There’s a dirty little secret about performance reviews, which is this: most of them are useless. Managers dread them because they’re tedious and time-consuming and potentially volatile. Employees hate them because all too often a performance review is the only objective data point informing compensation and bonus. Rarely in my experience does a performance review actually accomplish its primary goal of encouraging superior performance or correcting unproductive behavior.

In fact, performance reviews generally fail for the same reason pyramid schemes succeed: there’s little incentive to be honest.

After grappling with this problem for several years, I’ve come to the conclusion that the best metric is the one favored by sales departments everywhere: profit. I try to base a large percentage of every employee’s performance review and bonus on project profitability, which accomplishes two things: it provides manager and employee alike with quantifiable data that balances out subjective feedback, and it incentivized back-office production staff to work collaboratively with front-office sales staff to their mutual benefit.

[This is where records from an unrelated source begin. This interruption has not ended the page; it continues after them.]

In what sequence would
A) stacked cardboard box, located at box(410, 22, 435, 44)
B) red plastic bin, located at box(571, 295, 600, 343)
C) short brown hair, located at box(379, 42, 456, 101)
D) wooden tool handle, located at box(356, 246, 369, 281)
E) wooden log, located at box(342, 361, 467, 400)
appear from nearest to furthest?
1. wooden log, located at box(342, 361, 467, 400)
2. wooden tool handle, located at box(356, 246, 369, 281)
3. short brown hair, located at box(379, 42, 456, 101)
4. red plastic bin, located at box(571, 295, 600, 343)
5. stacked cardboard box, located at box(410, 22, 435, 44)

I do this, however, with a couple caveats:

  • For this sort of no-nonsense approach to work, employees have to have a reasonable amount of control over the success of their projects. If they don’t share responsibility for the estimate and/or aren’t allowed to micromanage their own time, they shouldn’t be assessed on the eventual actuals. (Note that reasonable control does not mean complete control. Part of being an effective team member is managing the risks of the team.)
  • Profitability should never be weighted so high that it inhibits innovation and risk.

Goals and Targets

To provide structure for the less quantifiable parts of a performance review, I tend to use a system of goals and targets which are negotiated at the beginning of the evaluation period and then revisited either quarterly or semi-annually. Goals are kept high-level and accommodate both peer / stakeholder feedback and supervisor feedback.

Each goal is ideally supported by specific targets which act as a roadmap for achieving the best possible score on that goal. Wherever possible, targets should be binary. “Create such and such an application” is a better target than “participate in product development.”

Although goals should be shared between all employees performing a similar task (to ensure equitability of assessment), targets need not be. Whichever path gets an employee to the desired goal is the right path.

Scoring

I tend to use percentages because they’re easy to work with. Quantifiable goals can be scored with precision, whereas less quantifiable goals are best captured as thresholds (I use increments of 25%). A particularly dysfunctional company I used to work for had the dubious plan, perhaps inspired by a certain scene in Spinal Tap, of allowing scores as high as 135% in the belief that it would encourage their employees to strive that much more (35% more!), but obviously all it accomplished was the devaluation of 100%. Keep it simple: stick to the basic math.

No Surprises

The teams I’ve led will tell you that I’m candid, probably to a fault. I don’t believe in the big reveal, and I apply the same philosophy to performance reviews: if I’m doing my job as a manager, a performance review need take no longer than a handshake and a few words of encouragement. If, on the other hand, I’ve scheduled the better part of an hour to walk through a laundry list of suggestions and concerns, I probably haven’t been providing enough event-specific feedback through design reviews, status meetings and project post-mortems, and you can therefore expect more of these check-ins in the months ahead.